Friends and family comfort potential victims of the death epidemic in Manila.

"We are, all of us, at risk," Jameson said, "and medical science is powerless to stop it."

As devastating as the crisis is here at home, it may be worse overseas. World Health Organization officials are reporting similar death rates across the globe, with widespread casualties reported from as far away as Somalia, Borneo, Brazil, Malaysia and Luxembourg.

In the wake of such suffering, there is no way to adequately explain the tragedy. Yet the seemingly random nature of the mass deaths has made them even harder for the survivors to understand.

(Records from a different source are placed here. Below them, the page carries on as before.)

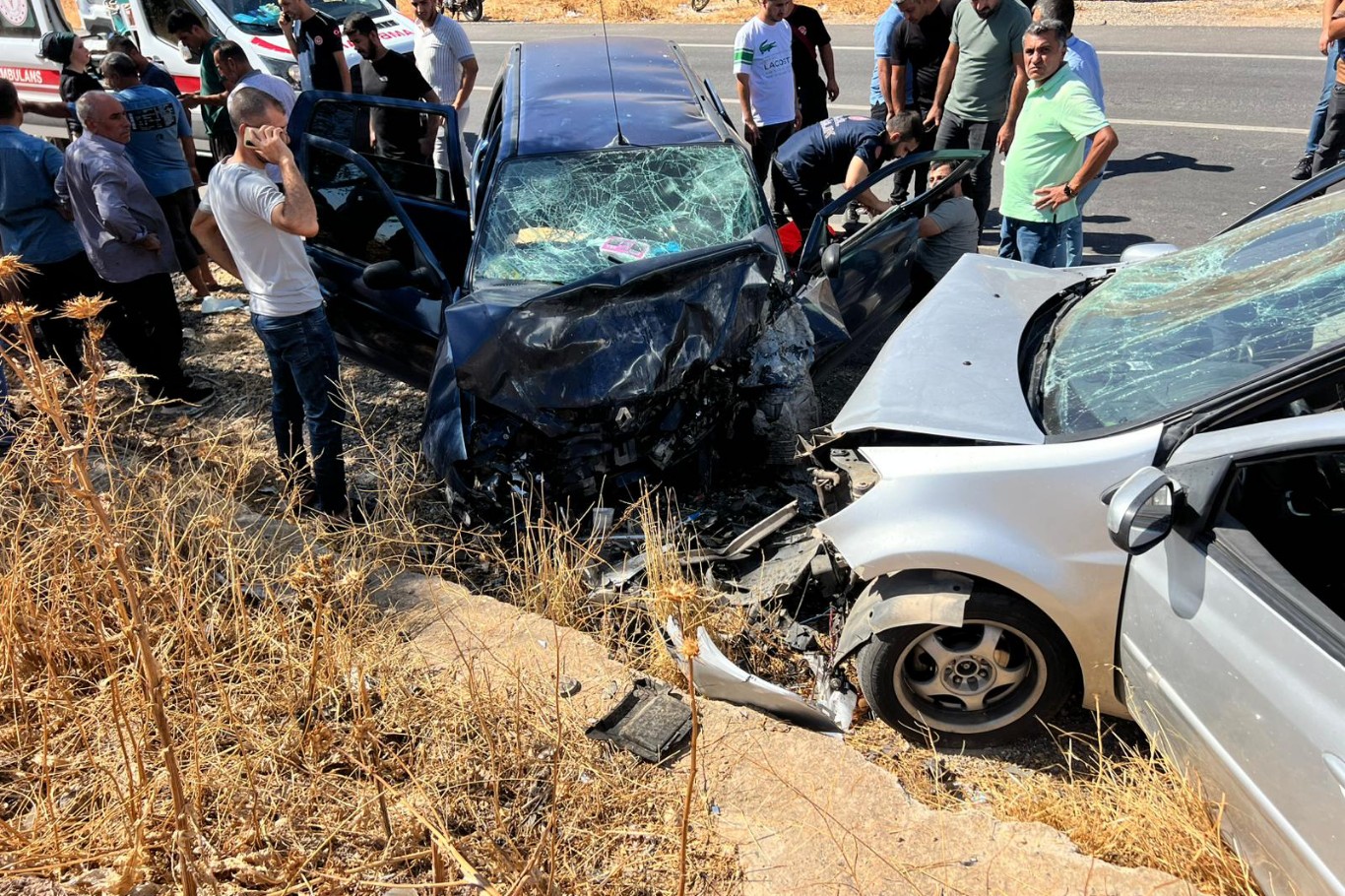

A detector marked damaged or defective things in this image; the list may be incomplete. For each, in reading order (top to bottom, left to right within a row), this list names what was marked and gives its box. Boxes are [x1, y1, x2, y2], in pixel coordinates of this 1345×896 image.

shattered windshield [215, 0, 384, 34]
shattered windshield [473, 144, 769, 282]
cracked windshield of silver car [473, 144, 769, 282]
dark blue damaged car [286, 34, 979, 503]
crumpled car hood [828, 254, 1092, 443]
cracked windshield of silver car [1044, 192, 1345, 432]
shattered windshield [1044, 192, 1345, 435]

"In a situation like this, it's only natural to want to assign blame," said Dr. Frederick MacDougal of the National Center for Infectious Diseases, who recently lost a third cousin to a degenerative nerve disorder. "But the disturbing thing about this case is that no one factor is at fault. People are dying for such a wide range of reasons—gunshot wounds, black-lung disease, falls down elevator shafts—that we have been unable to isolate any single element as the cause."

"No one simple explanation can encompass the enormous scope of this problem," MacDougal added. "And that's very difficult for most people to process psychologically."

As experts continue to struggle for a solution, the nation is left to cope with the crisis one day at a time. But as it stands, the death rate is so high that most of the resources of the world's funeral homes are being called upon to deal with the vast quantities of bodies. Virtually every mortician in the nation is currently employed in some capacity to meet the demand, and more corpses are arriving daily. The cost of the non-stop interments exceeds billions of dollars each year.

As more people succumb each day, hospitals and doctors are finding themselves on 24-hour call. Taxed to the limit, the nation's health-care infrastructure is proving inadequate to handle the needs of sick and dying patients. And though sales of health aides and pharmaceuticals have skyrocketed, nothing has stemmed the tide.

Despite efforts to keep pace with the death toll, for now, all the nation can do is watch and wait. Since the crisis began, a vast majority of Americans have lost at least one family member, close friend, co-worker, distant relative, neighbor or peripheral acquaintance, or know someone who has. Yet even for the lucky few who remain unscathed, the fear remains.

"Our family has been spared so far, but for how long?" asked mother of four Karen Beemis, of Scottsdale, AZ. "Every night I lay awake in bed worrying and thinking, 'This is going to get one of us someday, too. Who will be the first? Grandma? Grandpa? My great-uncle Ted in Michigan?' There's just no way of knowing."

Meanwhile, as the world continues to grapple with this seemingly unstoppable threat, the deaths—and the sorrow, fear and pain they have wrought—continue.

As Margaret Heller, a volunteer at a clinic in Baltimore put it, "We do everything we can. But for most of the people we try to help, the sad truth is it's only a matter of time."